= 2005 in organized crime =

==Events==
- January 25 – Police raid various homes in Sicily and arrest forty-six Mafia suspects believed to be helping Bernardo Provenzano elude the authorities. Although they did not catch the elusive Mafia boss himself, investigators nonetheless unearthed evidence that 72-year-old Provenzano was still very much alive and in control of the Mafia, in the form of his cryptic handwritten notes, his preferred method of giving orders to his men.
- February 4 – Information about Bonanno crime family boss Joe Massino's cooperation with police for a reduced jail sentence is released to the press.
- February 9 – Susumu Kajiyama, a Japanese crime syndicate member dubbed the "loan shark king", was sentenced to seven years in prison for laundering money.

(Records from a data collection)
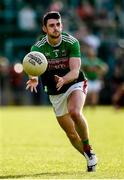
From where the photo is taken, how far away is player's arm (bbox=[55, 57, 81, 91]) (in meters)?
10.2

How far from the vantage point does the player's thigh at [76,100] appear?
34.5 feet

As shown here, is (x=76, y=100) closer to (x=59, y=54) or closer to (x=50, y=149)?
(x=59, y=54)

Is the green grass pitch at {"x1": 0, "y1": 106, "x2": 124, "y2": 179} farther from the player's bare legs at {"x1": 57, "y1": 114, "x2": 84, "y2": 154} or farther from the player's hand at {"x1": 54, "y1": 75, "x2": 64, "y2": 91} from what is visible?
the player's hand at {"x1": 54, "y1": 75, "x2": 64, "y2": 91}

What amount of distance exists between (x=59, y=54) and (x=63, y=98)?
62 centimetres

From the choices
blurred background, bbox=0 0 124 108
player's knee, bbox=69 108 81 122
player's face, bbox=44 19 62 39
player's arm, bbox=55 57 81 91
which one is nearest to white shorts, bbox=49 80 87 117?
player's arm, bbox=55 57 81 91

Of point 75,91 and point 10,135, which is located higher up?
point 75,91

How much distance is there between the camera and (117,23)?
32438mm

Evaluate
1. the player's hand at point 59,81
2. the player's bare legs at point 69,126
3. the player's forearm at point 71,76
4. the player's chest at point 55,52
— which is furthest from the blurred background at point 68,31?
the player's hand at point 59,81

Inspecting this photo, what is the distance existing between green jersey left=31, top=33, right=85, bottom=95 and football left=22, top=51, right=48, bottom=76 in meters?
0.37

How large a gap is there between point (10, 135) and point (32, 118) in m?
5.87

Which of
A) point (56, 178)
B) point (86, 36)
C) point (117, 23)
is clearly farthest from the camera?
point (117, 23)

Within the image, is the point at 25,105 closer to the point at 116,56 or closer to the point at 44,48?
the point at 116,56

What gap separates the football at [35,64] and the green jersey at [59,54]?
0.37m

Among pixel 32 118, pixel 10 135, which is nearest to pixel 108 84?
pixel 32 118
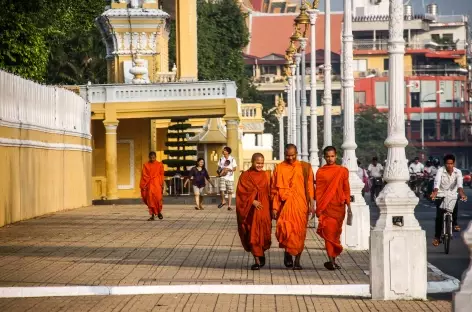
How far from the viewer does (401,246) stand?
17.1 metres

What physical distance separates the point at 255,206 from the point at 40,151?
17305 millimetres

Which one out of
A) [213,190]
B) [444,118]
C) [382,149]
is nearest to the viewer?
[213,190]

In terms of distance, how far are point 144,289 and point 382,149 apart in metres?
131

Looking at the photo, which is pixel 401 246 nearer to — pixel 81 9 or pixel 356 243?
pixel 356 243

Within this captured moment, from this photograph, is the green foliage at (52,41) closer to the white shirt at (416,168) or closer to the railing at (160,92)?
the railing at (160,92)

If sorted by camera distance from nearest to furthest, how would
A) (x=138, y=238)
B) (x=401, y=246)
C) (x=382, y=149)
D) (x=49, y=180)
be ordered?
(x=401, y=246) → (x=138, y=238) → (x=49, y=180) → (x=382, y=149)

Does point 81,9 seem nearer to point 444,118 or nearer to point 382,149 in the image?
point 382,149

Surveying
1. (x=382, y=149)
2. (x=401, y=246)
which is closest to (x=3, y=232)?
(x=401, y=246)

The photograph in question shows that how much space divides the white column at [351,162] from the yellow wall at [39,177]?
742cm

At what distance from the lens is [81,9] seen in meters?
61.8

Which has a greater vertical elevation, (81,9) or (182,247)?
(81,9)

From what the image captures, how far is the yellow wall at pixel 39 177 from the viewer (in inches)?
1316

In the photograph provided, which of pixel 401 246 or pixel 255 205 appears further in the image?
pixel 255 205

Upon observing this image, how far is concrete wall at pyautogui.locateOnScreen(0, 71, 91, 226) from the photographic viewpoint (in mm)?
33531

■ Work request ■
According to the 2005 organized crime text, why did investigators conclude that Bernardo Provenzano was still alive and in control of the Mafia, even though they did not catch him? Answer in one to three sentences. Rely only on the text to respond.

■ Written answer ■
During the January 25 raids, investigators found his cryptic handwritten notes. Handwritten notes were his preferred way of giving orders to his men.